About the time we were starting on our second root beer and without even so much as turning his head, Rollo asked, "Who's the professional?"
"Yes," I said, "well . . . , that would be Dad. But just to make sure, right after we finish here, I think we might be wise to stop by the house and touch base with him."
Rollo registered agreement, but he knew as well as I did that we were in like clams.
So, after we'd polished off the remains of our root beers, we drove over to the house and held an executive committee meeting with Dad.
Professionally, my father was the chairman of the Music Department at New Mexico Western College (today's WNMU). In those days, because he headed a large department with a band, orchestra and chorus, it was a big job, and he was a busy man. But what I knew and what Rollo knew was that, while he had started out playing with the Big Bands during the Thirties, Dad had also supported himself all the way through high school and college as a sign painter.

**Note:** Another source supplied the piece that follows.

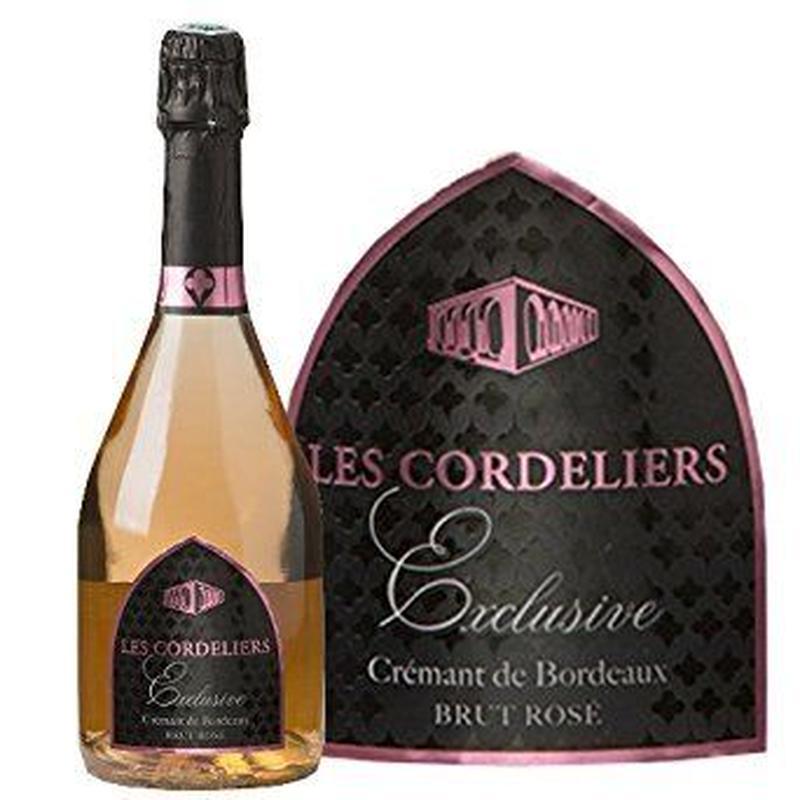 シャンパン方法を使ったエレガントなロゼスパークリング  ボルドー、サン テミリヨン  「レ・コードリエ 」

In the late Twenties and on into the Thirties, the movie studios did not always send out preprinted posters to advertise their films. In small towns all across America, movie houses, grocery stores, department stores and just about everyone else needed hand-painted advertising to go up on their windows in order to announce everything from movie offerings to vegetable prices. Having picked up the art from an older brother, my father had become a master sign painter. Without any preliminary design or layout whatsoever, he could free-hand a perfect poster in a matter of seconds, do it in multiple colors, and add a series of highlights that instantly caught the eye. He knew all the tricks, and even then, he still kept his brushes, expensive camel-hair tools, in a locked box that my sister and I were rarely allowed to see, much less touch.
"Dad," I said, after the preliminaries, "Rollo and I have taken on a public relations assignment for the senior play. We were wondering if you could paint some posters for us."
Dad looked amused. "Public relations?" he said. "Would that be a new term for advertising?"
Rollo and I tried to look amused, too. "That's what they're calling it now, Dad," I said finally.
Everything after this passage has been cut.